Christy: You contribute to thought leadership in the data security and privacy space. Tell us more about efforts like the National Technology Security Coalition or the US Technical Advisory Group.

Robert: The NTSC was formed to provide a voice in Washington to Chief Information Security Officers – those on the front lines of information security and protection – to improve cybersecurity regulations, standards and awareness, educate legislators and support laws and regulations the address the concerns of data security and control and consumer privacy in a practical and meaningful way. The US TAG recognizes the need for consistent international data privacy standards, to prevent breaches of sensitive personal data and give consumers more control over the use of their data.

Christy: I know that you envy me living so close to the East Lake Golf Course when the PGA Tour Championship comes through town. If the weather’s nice, where might someone find you on the weekend?
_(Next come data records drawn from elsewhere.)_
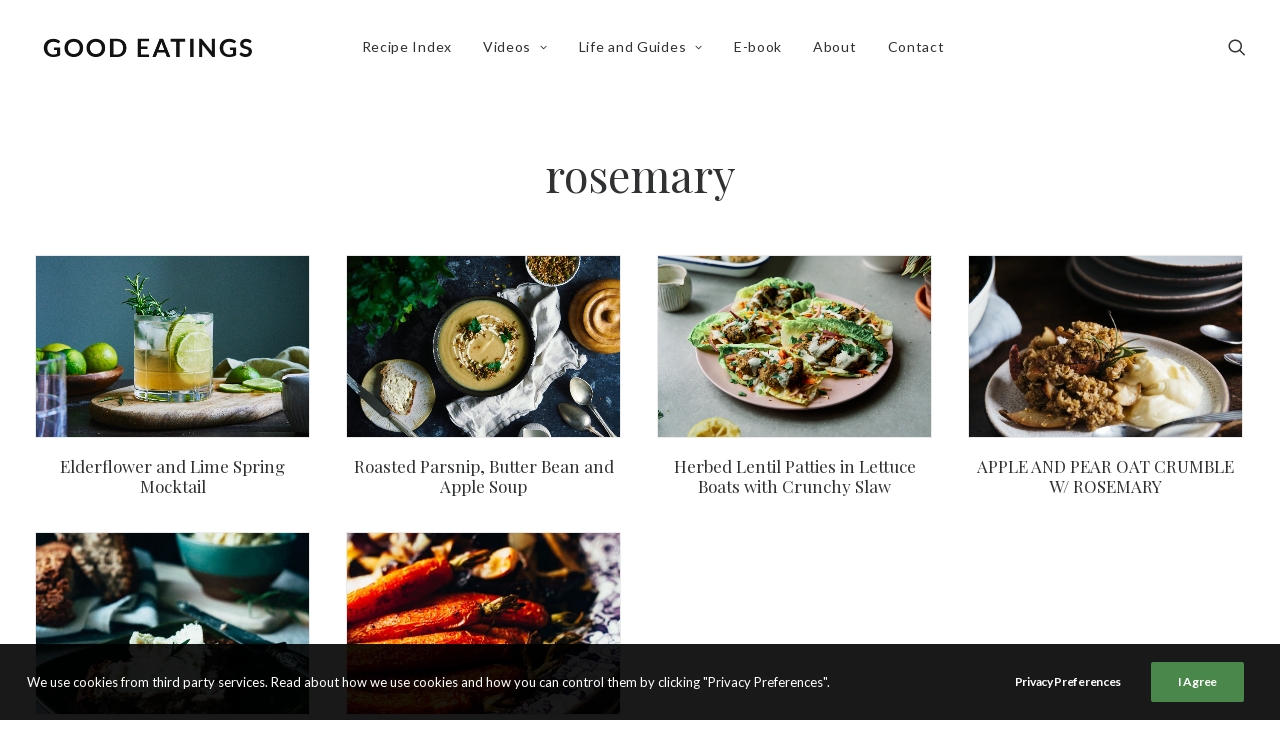

--- FILE ---
content_type: text/html; charset=utf-8
request_url: https://www.google.com/recaptcha/api2/aframe
body_size: 268
content:
<!DOCTYPE HTML><html><head><meta http-equiv="content-type" content="text/html; charset=UTF-8"></head><body><script nonce="nVdT82pQGkpEiLfYYzoVjQ">/** Anti-fraud and anti-abuse applications only. See google.com/recaptcha */ try{var clients={'sodar':'https://pagead2.googlesyndication.com/pagead/sodar?'};window.addEventListener("message",function(a){try{if(a.source===window.parent){var b=JSON.parse(a.data);var c=clients[b['id']];if(c){var d=document.createElement('img');d.src=c+b['params']+'&rc='+(localStorage.getItem("rc::a")?sessionStorage.getItem("rc::b"):"");window.document.body.appendChild(d);sessionStorage.setItem("rc::e",parseInt(sessionStorage.getItem("rc::e")||0)+1);localStorage.setItem("rc::h",'1766760924841');}}}catch(b){}});window.parent.postMessage("_grecaptcha_ready", "*");}catch(b){}</script></body></html>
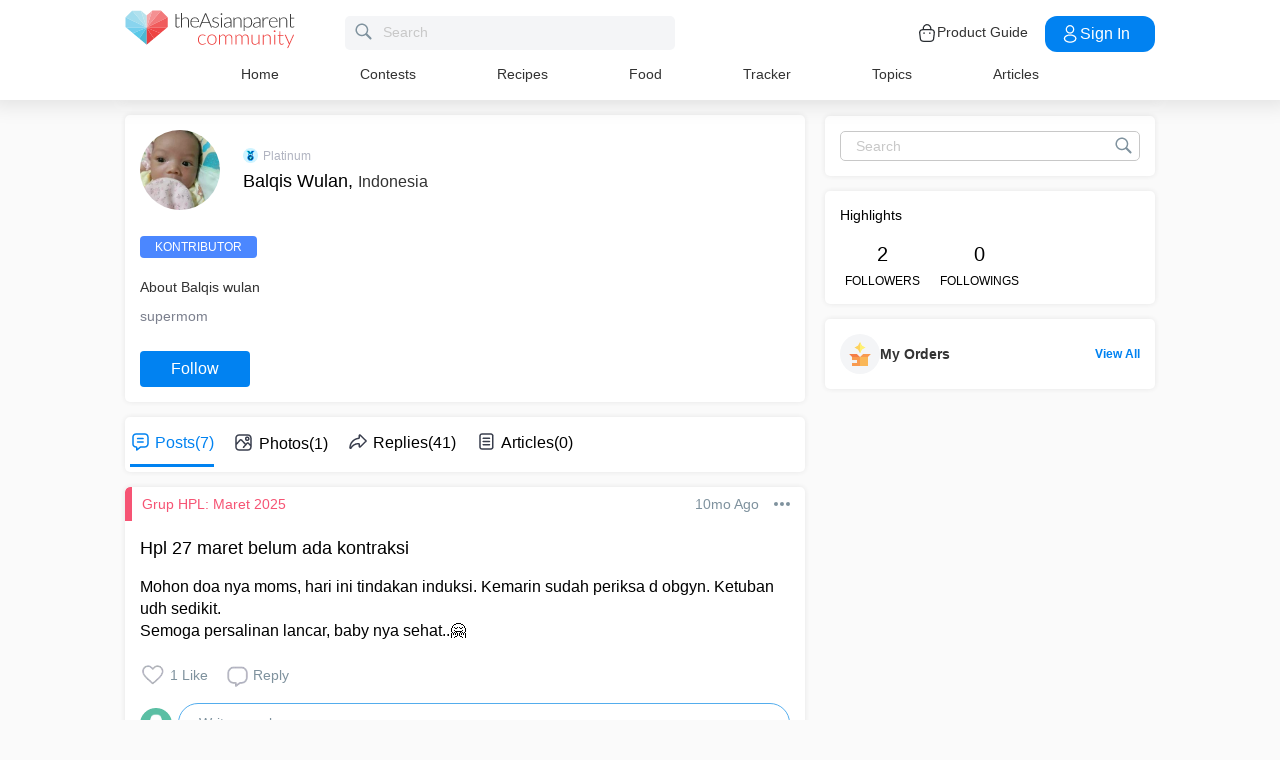

--- FILE ---
content_type: application/javascript; charset=utf-8
request_url: https://fundingchoicesmessages.google.com/f/AGSKWxXSZJ_BERhGvg8UBpRm0I0SFEkhTE_bkqfk2j8Oin8DoC-VpZLW4m6gXHz0JISfst_FQr4pLoH3IQRXqtUg_8QpZD_aLghncUPa8_2RxHf5oYcN41C1-3wT4hKV_QQvFwAqAB3vAZF4WVYtnL0WnIXRafgBIKzfs7zMDaOR4GQRRgBJBQTnHd56TO3r/_/adify_/728x80topad./interstitial-ad?/doubleclickads./scripts/AdService_
body_size: -1287
content:
window['cfb606e8-ef7b-4029-a63e-2308ab01d4c5'] = true;

--- FILE ---
content_type: application/javascript; charset=utf-8
request_url: https://fundingchoicesmessages.google.com/f/AGSKWxXw2HoXDQ2GUu2y7yhl7wXzq0mNYZYRKfNiu5pz_yROghoVEm27D-cniL6We1leUGY2koThseHdlIIHf2FHhp63boNbCWDlHFDecymS9PNWHnRv7kx-T2_iGAkDFgKI6SzJSvqzfQ==?fccs=W251bGwsbnVsbCxudWxsLG51bGwsbnVsbCxudWxsLFsxNzY5MTAwNDY1LDIyOTAwMDAwMF0sbnVsbCxudWxsLG51bGwsW251bGwsWzcsOSw2XSxudWxsLDIsbnVsbCwiZW4iLG51bGwsbnVsbCxudWxsLG51bGwsbnVsbCwzXSwiaHR0cHM6Ly9jb21tdW5pdHkudGhlYXNpYW5wYXJlbnQuY29tL3VzZXIvcWl6emllLXFpeiIsbnVsbCxbWzgsIjlvRUJSLTVtcXFvIl0sWzksImVuLVVTIl0sWzE5LCIyIl0sWzE3LCJbMF0iXSxbMjQsIiJdLFsyOSwiZmFsc2UiXV1d
body_size: 216
content:
if (typeof __googlefc.fcKernelManager.run === 'function') {"use strict";this.default_ContributorServingResponseClientJs=this.default_ContributorServingResponseClientJs||{};(function(_){var window=this;
try{
var qp=function(a){this.A=_.t(a)};_.u(qp,_.J);var rp=function(a){this.A=_.t(a)};_.u(rp,_.J);rp.prototype.getWhitelistStatus=function(){return _.F(this,2)};var sp=function(a){this.A=_.t(a)};_.u(sp,_.J);var tp=_.ed(sp),up=function(a,b,c){this.B=a;this.j=_.A(b,qp,1);this.l=_.A(b,_.Pk,3);this.F=_.A(b,rp,4);a=this.B.location.hostname;this.D=_.Fg(this.j,2)&&_.O(this.j,2)!==""?_.O(this.j,2):a;a=new _.Qg(_.Qk(this.l));this.C=new _.dh(_.q.document,this.D,a);this.console=null;this.o=new _.mp(this.B,c,a)};
up.prototype.run=function(){if(_.O(this.j,3)){var a=this.C,b=_.O(this.j,3),c=_.fh(a),d=new _.Wg;b=_.hg(d,1,b);c=_.C(c,1,b);_.jh(a,c)}else _.gh(this.C,"FCNEC");_.op(this.o,_.A(this.l,_.De,1),this.l.getDefaultConsentRevocationText(),this.l.getDefaultConsentRevocationCloseText(),this.l.getDefaultConsentRevocationAttestationText(),this.D);_.pp(this.o,_.F(this.F,1),this.F.getWhitelistStatus());var e;a=(e=this.B.googlefc)==null?void 0:e.__executeManualDeployment;a!==void 0&&typeof a==="function"&&_.To(this.o.G,
"manualDeploymentApi")};var vp=function(){};vp.prototype.run=function(a,b,c){var d;return _.v(function(e){d=tp(b);(new up(a,d,c)).run();return e.return({})})};_.Tk(7,new vp);
}catch(e){_._DumpException(e)}
}).call(this,this.default_ContributorServingResponseClientJs);
// Google Inc.

//# sourceURL=/_/mss/boq-content-ads-contributor/_/js/k=boq-content-ads-contributor.ContributorServingResponseClientJs.en_US.9oEBR-5mqqo.es5.O/d=1/exm=ad_blocking_detection_executable,kernel_loader,loader_js_executable,web_iab_tcf_v2_signal_executable/ed=1/rs=AJlcJMwtVrnwsvCgvFVyuqXAo8GMo9641A/m=cookie_refresh_executable
__googlefc.fcKernelManager.run('\x5b\x5b\x5b7,\x22\x5b\x5bnull,\\\x22theasianparent.com\\\x22,\\\x22AKsRol8kLX8Ogx2ebQwoJrw4LK1WFCM-SyEyMNfSjljG9NmApNOjUdCdJLGenqGzu8meyEvCEqPMZEs7atMeVtVcushQA5b81YX6pfwwiY_AiOt3tmzd7aryFYB_NaMjLSz5qH5VSYpS1Pb0pz0ivp5D_P2E8W27RQ\\\\u003d\\\\u003d\\\x22\x5d,null,\x5b\x5bnull,null,null,\\\x22https:\/\/fundingchoicesmessages.google.com\/f\/AGSKWxW-MHVDz1WGU0Y-4iPc9giaaHimHAxfvOSJa74UVpEfdM7cjRkXyUq7LIn8zkrHB2EwVS4Cm3zeGCBUXv2iJ0XxUaS6UxRpL9BkGZaSZ9GM_vrIHF77C0kTgGfsyPCEOduZa9cvYA\\\\u003d\\\\u003d\\\x22\x5d,null,null,\x5bnull,null,null,\\\x22https:\/\/fundingchoicesmessages.google.com\/el\/AGSKWxUdAB-p9vrWHvWY4Dux76Oq1WJv3bFoqKOD0eFJsx0RJ0OQxhyy9SGNtcM2JQ_3wqS8uToIxwN2D4tDdkI49E8Eyna0rounsPngcPagCPQQXfNJdtJNF9BRQbSs073AvLNKLf3O1Q\\\\u003d\\\\u003d\\\x22\x5d,null,\x5bnull,\x5b7,9,6\x5d,null,2,null,\\\x22en\\\x22,null,null,null,null,null,3\x5d,null,\\\x22Privacy and cookie settings\\\x22,\\\x22Close\\\x22,null,null,null,\\\x22Managed by Google. Complies with IAB TCF. CMP ID: 300\\\x22\x5d,\x5b2,1\x5d\x5d\x22\x5d\x5d,\x5bnull,null,null,\x22https:\/\/fundingchoicesmessages.google.com\/f\/AGSKWxXhRQD8Zs-bOvGqUzPwcNgeNooayPaPYAnD1Hy4Zv-JtWbPXA7ItHWd6XRd4eRazo-aeLVky0W8CQgU6FNaXEdIN0snOmJiBmEriHtZcCUN5xdskwlU8Wvb5mTyrsGFycVYonGfcg\\u003d\\u003d\x22\x5d\x5d');}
Robert: You might just find me “spoiling a good walk” as they say; I do enjoy the game of golf, even if I struggle to record a few pars and the occasional if not rare birdie.

Christy: You once told me where to find the world’s best martini. Would you be willing to share that travel tip with our readers? What makes a perfect martini?

Robert: I was introduced by one of our Ionic colleagues to the original James Bond Vesper martini, made of gin, vodka, and Lillet Blonde, and finished with a thin slice of lemon peel; if you are ever in London, find the Duke’s Hotel in St James and you won’t be disappointed.